** Opening Records for processing block **
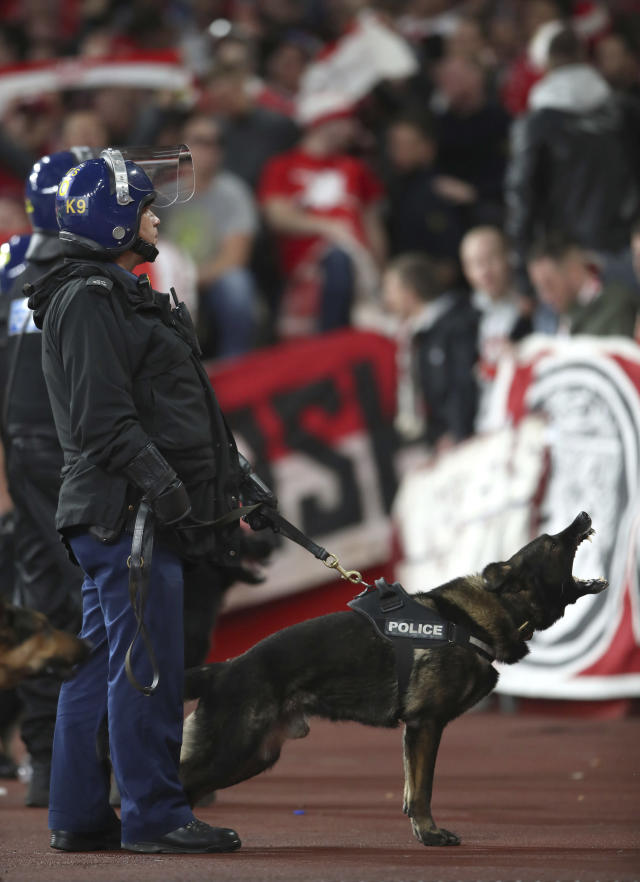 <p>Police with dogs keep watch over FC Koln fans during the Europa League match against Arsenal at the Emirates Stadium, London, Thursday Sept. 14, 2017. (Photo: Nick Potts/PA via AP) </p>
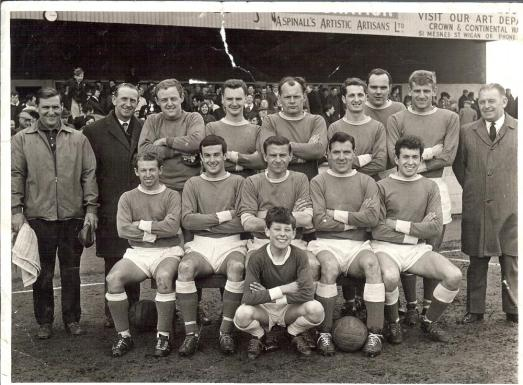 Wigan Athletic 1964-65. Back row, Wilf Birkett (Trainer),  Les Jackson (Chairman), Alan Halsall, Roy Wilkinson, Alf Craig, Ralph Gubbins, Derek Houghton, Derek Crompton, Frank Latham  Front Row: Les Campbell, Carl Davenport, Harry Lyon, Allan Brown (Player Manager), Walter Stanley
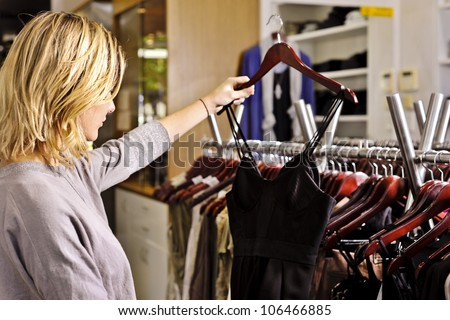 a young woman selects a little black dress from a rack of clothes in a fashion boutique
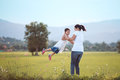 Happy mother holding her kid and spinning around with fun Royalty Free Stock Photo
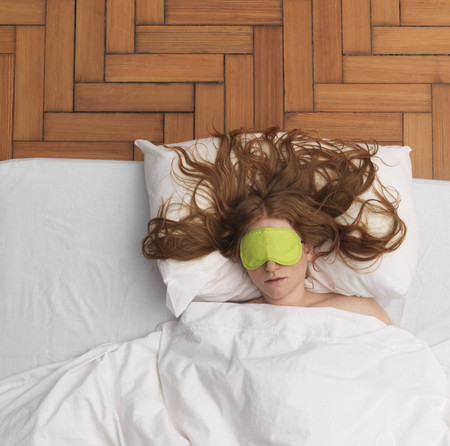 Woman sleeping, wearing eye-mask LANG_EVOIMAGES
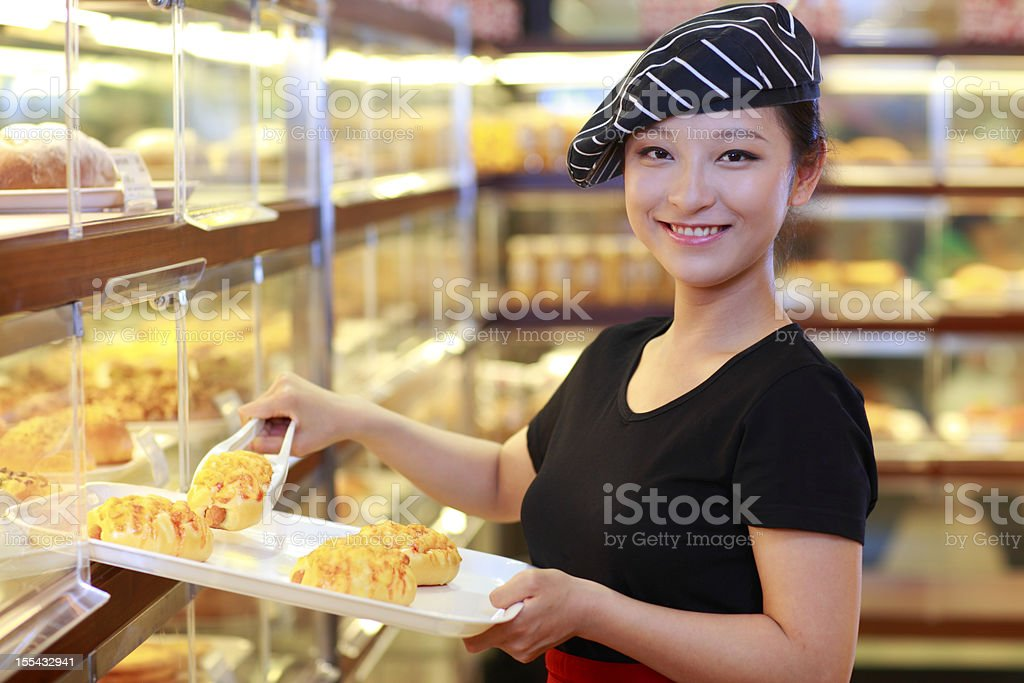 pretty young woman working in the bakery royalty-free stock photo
** Closing Records for processing block **
** Opening Records for processing block **
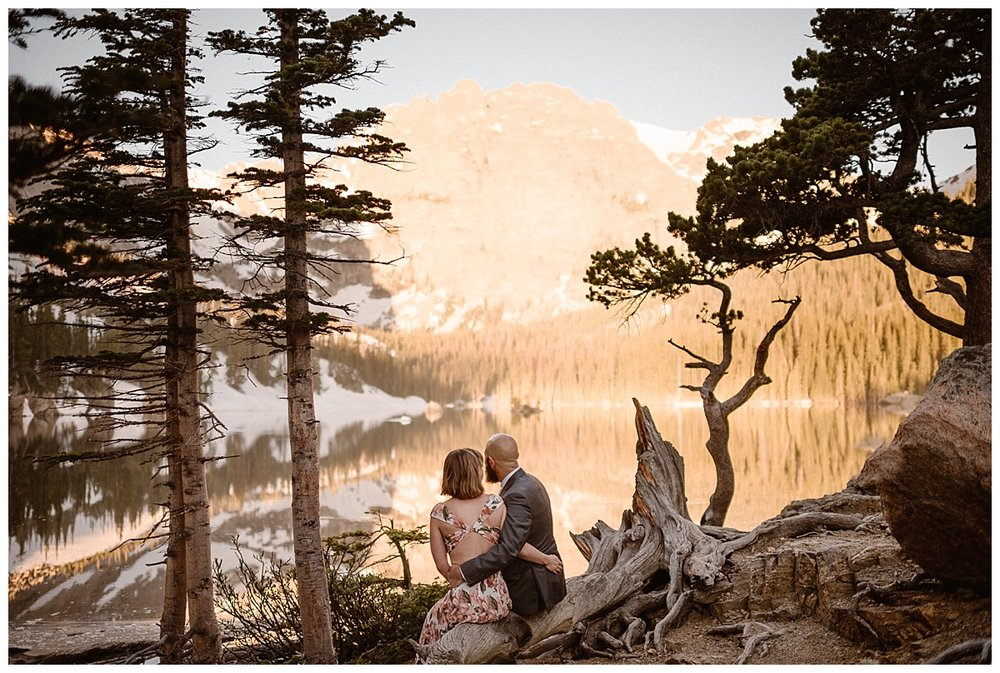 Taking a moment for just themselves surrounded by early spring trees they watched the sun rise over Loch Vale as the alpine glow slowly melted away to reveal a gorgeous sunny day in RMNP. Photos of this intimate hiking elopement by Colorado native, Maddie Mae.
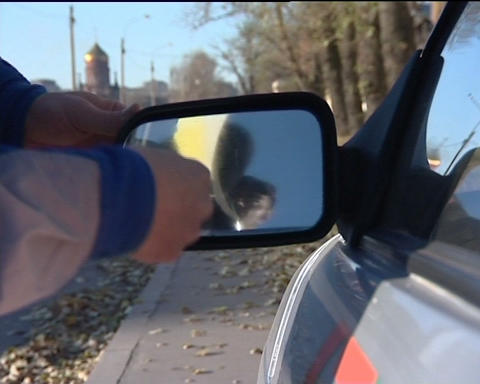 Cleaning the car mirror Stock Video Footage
** Closing Records for processing block **
** Opening Records for processing block **
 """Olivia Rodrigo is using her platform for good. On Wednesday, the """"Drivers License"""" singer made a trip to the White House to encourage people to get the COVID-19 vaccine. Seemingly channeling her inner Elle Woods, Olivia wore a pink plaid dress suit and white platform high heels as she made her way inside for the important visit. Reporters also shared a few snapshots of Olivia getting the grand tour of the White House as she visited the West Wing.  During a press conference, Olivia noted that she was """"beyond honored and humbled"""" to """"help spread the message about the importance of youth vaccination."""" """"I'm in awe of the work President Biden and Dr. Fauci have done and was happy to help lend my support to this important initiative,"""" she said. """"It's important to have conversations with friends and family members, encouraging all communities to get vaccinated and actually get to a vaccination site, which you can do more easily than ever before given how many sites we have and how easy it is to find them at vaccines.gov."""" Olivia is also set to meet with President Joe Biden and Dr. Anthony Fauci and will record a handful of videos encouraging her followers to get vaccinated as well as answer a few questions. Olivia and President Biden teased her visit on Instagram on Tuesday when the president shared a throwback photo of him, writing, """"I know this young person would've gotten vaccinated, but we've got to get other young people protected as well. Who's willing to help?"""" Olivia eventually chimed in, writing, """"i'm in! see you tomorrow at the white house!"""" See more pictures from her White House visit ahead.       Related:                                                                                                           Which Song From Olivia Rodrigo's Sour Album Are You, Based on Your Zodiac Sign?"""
** Closing Records for processing block **
→ Problem: Within the listing above, copy exactly the lines that start at the one with "Wigan Athletic 1964-65." and continue through the one with "pretty young woman". Omit pictures.

→ Expected output:
 Wigan Athletic 1964-65. Back row, Wilf Birkett (Trainer),  Les Jackson (Chairman), Alan Halsall, Roy Wilkinson, Alf Craig, Ralph Gubbins, Derek Houghton, Derek Crompton, Frank Latham  Front Row: Les Campbell, Carl Davenport, Harry Lyon, Allan Brown (Player Manager), Walter Stanley
 a young woman selects a little black dress from a rack of clothes in a fashion boutique
 Happy mother holding her kid and spinning around with fun Royalty Free Stock Photo
 Woman sleeping, wearing eye-mask LANG_EVOIMAGES
 pretty young woman working in the bakery royalty-free stock photo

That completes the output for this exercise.